Bid to Recoup Pre-Bankruptcy Payments Stalls : Courts: American Continental seeks to regain $24.5 million from creditors. Its attempt hinges on a similar case pending in the U.S. Supreme Court.


A federal judge on Friday delayed for probably the rest of the year an effort by American Continental Corp. to recoup $24.5 million from creditors--mostly Southern California bondholders--who were paid just before the company entered bankruptcy two years ago.

U.S. District Judge Richard M. Bilby ruled in Tucson that proceedings in 2,100 separate lawsuits the company filed to recover so-called preference payments will be halted until the U.S. Supreme Court rules in a similar case, probably early next year.

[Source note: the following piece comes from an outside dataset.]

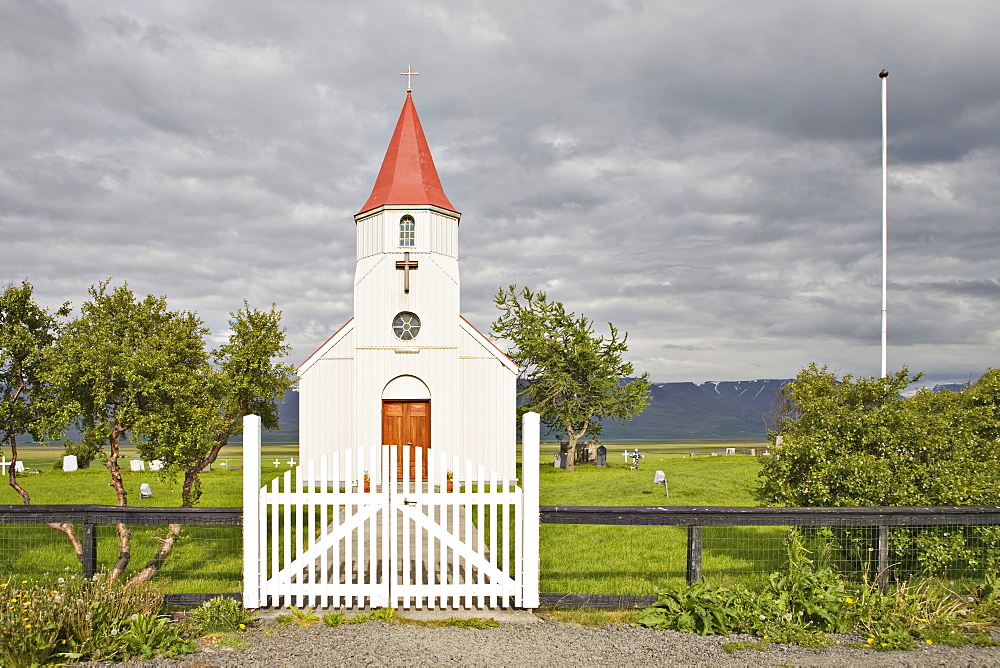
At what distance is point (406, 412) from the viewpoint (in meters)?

The Phoenix company, through its bankruptcy trustee, had demanded that creditors who received more than $1,000 in the three months before the filing of bankruptcy return the money within 30 days after being served with the suits. Such preference payments are commonly sought in bankruptcy cases.

But Bilby's order buys more time for several thousand small investors who were paid nearly $23 million in principal and interest before the company and its main subsidiary, Lincoln Savings & Loan in Irvine, collapsed in April, 1989. Lincoln is the nation's biggest thrift failure to date, costing taxpayers an estimated $2.6 billion.

"I think it's a very wise and fair determination by the court, and hopefully it will provide a little peace of mind to people who have had enough grief lately," said lawyer Ronald Rus of Orange.

Rus is part of a group of lawyers who filed nearly two dozen lawsuits against the company's owners, operators and professional advisers, charging that they defrauded thousands of bondholders out of more than $250 million.

But in the company's preference lawsuits, nearly 90% of the small investors targeted had been paid in full before the company's bankruptcy filing and were never part of the general bondholder suits.

William Rose, court-appointed attorney for American Continental, told Bilby that creditors had returned about $200,000 in preference payments already. The judge ordered him to hold the money in escrow in an interest-bearing savings account until further notice.

The judge also ordered a committee overseeing the company's liquidation to try to come up with a smaller amount by Sept. 9 to settle the preference litigation.

Under a court-approved plan to liquidate American Continental, creditors who were paid during the three months before the April 13, 1989, bankruptcy filing could be forced to return the money so that the trustee could split it up among other creditors.

In mid-July, the company asked Bilby to halt any proceedings in the lawsuits it had been filing for three months to see if lawyers could reach a settlement. Bilby initially set a deadline of Aug. 31.

Lawyers for bondholders maintain that payments made before the bankruptcy filing were part of the company's normal course of business and should fall under an exception to bankruptcy law on preference payments.

That issue is before the U.S. Supreme Court in a case involving ZZZZ Best Co. Inc., the Reseda carpet cleaning company that collapsed in 1987 in a fraudulent scheme that led to the conviction of its founder, Barry Minkow.

The U.S. 9th Circuit Court of Appeals ruled in the ZZZZ Best case that such payments are considered long-term debt and are not in the normal course of business, but three other circuit courts have ruled that such payments are normal and are exempt from preference rules.

Also on Friday, Judge Bilby approved a partial settlement of $1.665 million in one bondholder suit. The settlement for about 100 bondholders, primarily in the San Fernando Valley, was made by insurance carriers on behalf of the company's directors and officers.